Returns a specification to start this module under a supervisor.

See Supervisor.

generate(server, prompt, opts \\ [])

@spec generate(GenServer.server(), String.t(), keyword()) ::
  {:ok, String.t()} | {:error, term()}

Generates text synchronously. Blocks until generation is complete.

Options

:max_tokens - Maximum tokens to generate. Defaults to 256.
:timeout - Call timeout in ms. Defaults to 60_000.

generate_tokens(server, token_ids, opts \\ [])

@spec generate_tokens(GenServer.server(), [integer()], keyword()) ::
  {:ok, String.t()} | {:error, term()}

Generates text from pre-tokenized input. Blocks until generation is complete.

Use get_model/1 to obtain the model for tokenization outside the server.

Options

:max_tokens - Maximum tokens to generate. Defaults to 256.
:timeout - Call timeout in ms. Defaults to 60_000.

get_model(server)

@spec get_model(GenServer.server()) :: LlamaCppEx.Model.t()

Returns the model struct for external tokenization.

The model resource is reference-counted and thread-safe for read-only operations like tokenization.

get_stats(server)

@spec get_stats(GenServer.server()) :: map()

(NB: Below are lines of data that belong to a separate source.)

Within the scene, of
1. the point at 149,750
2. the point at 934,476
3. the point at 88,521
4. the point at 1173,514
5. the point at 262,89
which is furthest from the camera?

Returns a snapshot of the server's current state.

start_link(opts)

@spec start_link(keyword()) :: GenServer.on_start()

Starts the server.

Options

:model_path (required) - Path to the GGUF model file.
:n_gpu_layers - GPU layers. Defaults to 99.
:n_ctx - Total context size (shared across slots). Defaults to 8192.
:n_parallel - Number of concurrent slots. Defaults to 4.
:n_batch - Batch size. Defaults to n_ctx.
:chunk_size - Max prefill tokens per slot per tick. Defaults to 512.
:max_queue - Max queued requests. 0 for unlimited. Defaults to 0.
:cache_prompt - Retain KV cache between requests on the same slot for prefix reuse. Defaults to false. Set to true for multi-turn chat.
:batch_strategy - Batch building strategy module. Defaults to LlamaCppEx.Server.Strategy.DecodeMaximal. See LlamaCppEx.Server.BatchStrategy.
Sampling options: :temp, :top_k, :top_p, :min_p, :seed, :penalty_repeat, :penalty_freq, :penalty_present, :grammar, :grammar_root.
GenServer options like :name.

stream(server, prompt, opts \\ [])

@spec stream(GenServer.server(), String.t(), keyword()) :: Enumerable.t()

Returns a stream of generated text chunks.

Options

:max_tokens - Maximum tokens to generate. Defaults to 256.
:timeout - Per-token timeout. Defaults to 30_000.

stream_tokens(server, token_ids, opts \\ [])

@spec stream_tokens(GenServer.server(), [integer()], keyword()) :: Enumerable.t()

Returns a stream of generated text chunks from pre-tokenized input.

Options

:max_tokens - Maximum tokens to generate. Defaults to 256.
:timeout - Per-token timeout. Defaults to 30_000.